TASK GOAL - Locate each line in the items below that contains the word "tire" and copy those lines out in full.

MATERIAL PROVIDED -
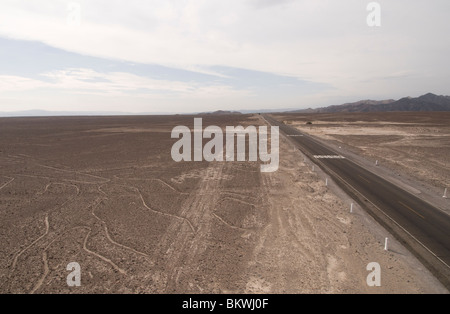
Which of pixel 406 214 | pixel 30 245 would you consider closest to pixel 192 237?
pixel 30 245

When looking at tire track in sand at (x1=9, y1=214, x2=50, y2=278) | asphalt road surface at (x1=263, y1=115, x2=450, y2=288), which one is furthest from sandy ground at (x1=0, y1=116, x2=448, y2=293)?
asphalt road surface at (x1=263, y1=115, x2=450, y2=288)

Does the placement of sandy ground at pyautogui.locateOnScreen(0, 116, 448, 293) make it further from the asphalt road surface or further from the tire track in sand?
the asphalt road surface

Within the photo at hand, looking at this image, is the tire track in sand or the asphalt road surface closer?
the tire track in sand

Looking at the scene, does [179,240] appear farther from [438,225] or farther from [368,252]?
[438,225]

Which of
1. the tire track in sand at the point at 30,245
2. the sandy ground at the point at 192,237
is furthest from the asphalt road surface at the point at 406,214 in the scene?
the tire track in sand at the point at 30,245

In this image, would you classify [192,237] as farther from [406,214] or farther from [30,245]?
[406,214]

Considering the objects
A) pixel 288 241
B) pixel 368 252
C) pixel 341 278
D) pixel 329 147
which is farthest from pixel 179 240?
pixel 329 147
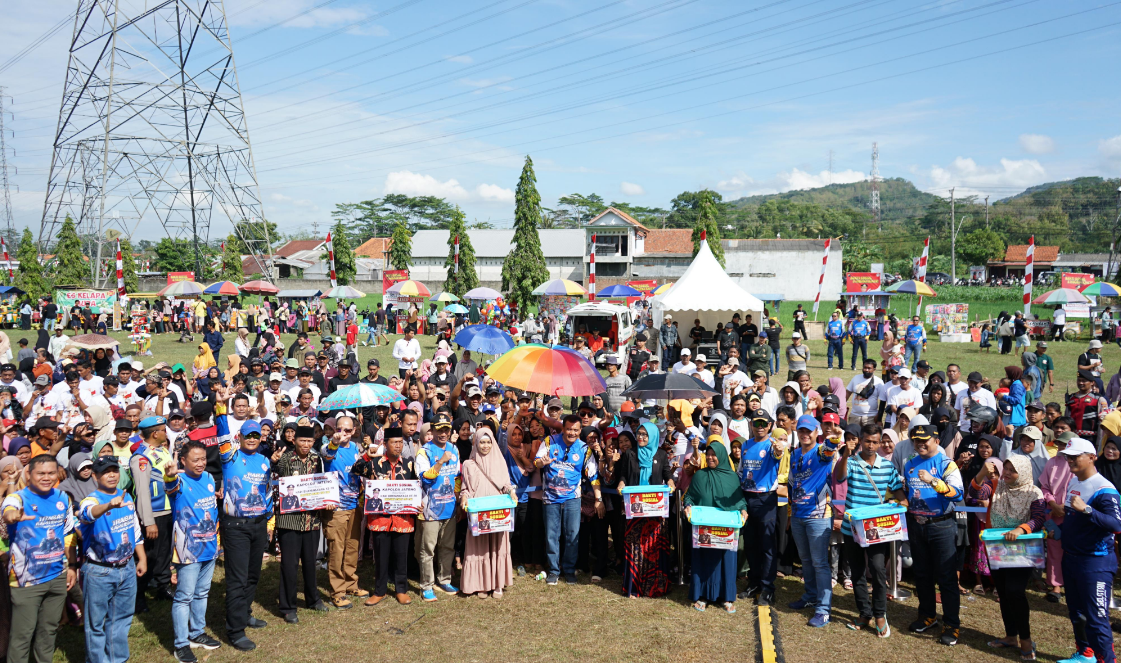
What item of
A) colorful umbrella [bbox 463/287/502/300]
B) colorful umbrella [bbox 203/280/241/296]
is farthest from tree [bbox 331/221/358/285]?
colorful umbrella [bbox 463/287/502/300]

==

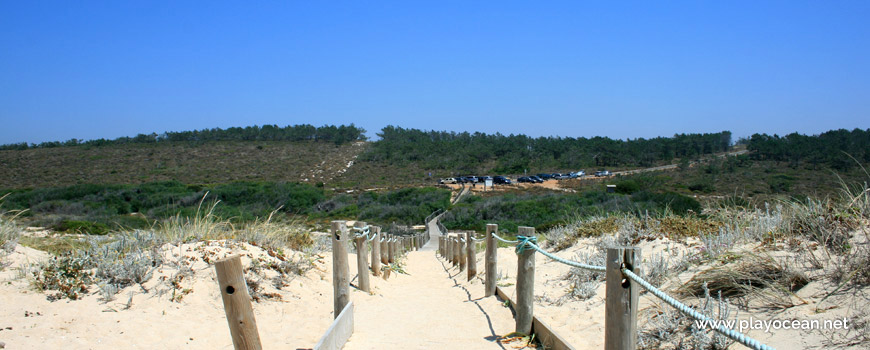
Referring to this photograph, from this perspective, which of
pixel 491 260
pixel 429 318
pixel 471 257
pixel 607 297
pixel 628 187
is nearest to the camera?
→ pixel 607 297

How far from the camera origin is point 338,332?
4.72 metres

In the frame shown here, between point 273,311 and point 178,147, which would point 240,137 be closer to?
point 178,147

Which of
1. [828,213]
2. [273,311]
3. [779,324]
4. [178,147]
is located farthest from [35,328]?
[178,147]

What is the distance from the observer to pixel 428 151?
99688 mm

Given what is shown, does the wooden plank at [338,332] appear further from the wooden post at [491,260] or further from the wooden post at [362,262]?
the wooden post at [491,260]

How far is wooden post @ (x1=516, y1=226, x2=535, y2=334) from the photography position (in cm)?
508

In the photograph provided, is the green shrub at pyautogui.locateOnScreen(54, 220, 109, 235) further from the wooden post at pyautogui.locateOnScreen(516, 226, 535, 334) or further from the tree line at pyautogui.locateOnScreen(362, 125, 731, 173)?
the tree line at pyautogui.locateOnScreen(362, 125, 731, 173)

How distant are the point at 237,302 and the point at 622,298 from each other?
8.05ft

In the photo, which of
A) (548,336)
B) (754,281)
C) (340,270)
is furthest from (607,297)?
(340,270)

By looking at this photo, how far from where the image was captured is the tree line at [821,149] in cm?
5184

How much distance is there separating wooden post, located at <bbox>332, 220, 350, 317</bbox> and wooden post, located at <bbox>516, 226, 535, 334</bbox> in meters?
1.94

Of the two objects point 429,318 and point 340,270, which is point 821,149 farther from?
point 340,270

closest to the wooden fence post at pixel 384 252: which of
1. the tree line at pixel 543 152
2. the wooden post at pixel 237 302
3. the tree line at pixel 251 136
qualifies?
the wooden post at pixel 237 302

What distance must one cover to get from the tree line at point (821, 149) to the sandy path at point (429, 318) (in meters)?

TASK SOLUTION -
When looking at tire track in sand at (x1=9, y1=214, x2=50, y2=278) | asphalt road surface at (x1=263, y1=115, x2=450, y2=288), which one is furthest from sandy ground at (x1=0, y1=116, x2=448, y2=293)?
Does the placement of sandy ground at pyautogui.locateOnScreen(0, 116, 448, 293) make it further from the asphalt road surface or further from the tire track in sand?
Within the photo at hand, looking at this image, is the tire track in sand or the asphalt road surface closer?
the tire track in sand
1. the tire track in sand at the point at 30,245
the tire track in sand at the point at 30,245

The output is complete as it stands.